Selected passage:
○ ○ ○
As I read the documents on the project displayed in the museum, I couldn’t wrap my head around the fact that the bombing had beens o carefully and purposefully planned. The thought of destroying innocent lives, even in a war, was something I wasn’t able to understand. Before the real atomic bomb was dropped on Hiroshima, 49 practice bombs were dropped on different locations killing or injuring more than 1,600 people each. It wasn’t enough to cause one-time destruction; several smaller hits were, for some reason, justified in a war. Not to mention the real atomic bomb that was dropped on Nagasaki, three days after the destruction at Hiroshima.
○ ○ ○
Data extract:
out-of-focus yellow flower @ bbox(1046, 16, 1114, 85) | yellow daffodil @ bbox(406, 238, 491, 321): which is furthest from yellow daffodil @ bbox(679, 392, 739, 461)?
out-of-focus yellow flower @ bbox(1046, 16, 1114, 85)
○ ○ ○
Exercise requirements:
1. Please list each sentence in the passage about the Hiroshima bombing that uses the word "bomb" or "bombing," identifying each by its opening words.
2. Continue the reflection on the Hiroshima bombing from its last sentence, keeping the same first-person voice.

Final results:
1.
- "As I read the documents on the project displayed in the museum…"
- "Before the real atomic bomb was dropped on Hiroshima…"
- "Not to mention the real atomic bomb that was dropped on Nagasaki…"

2.
The thought that struck me the most was the fact that this city had been reduced to almost nothing, yet it had bounced back stronger than ever. A Japanese politician, Kazumi Matsui once said, “Humans destroyed Hiroshima, but humans also rebuilt it.” The undamaged parts of the city were back on their feet just a few days after the bombing. The entire city was rebuilt from the rubble even after a typhoon swept the city, just after the bombing. The people’s efficiency is astounding.
The city of Hiroshima doesn’t give off vibes of a once dead city. To someone with absolutely no knowledge of the bombing, it would seem the same as any other Japanese city. It is now a beautiful and surprisingly modern city.
Yet a reminder of the devastation caused by nuclear bombs remains … as well as an eternal wish for world peace.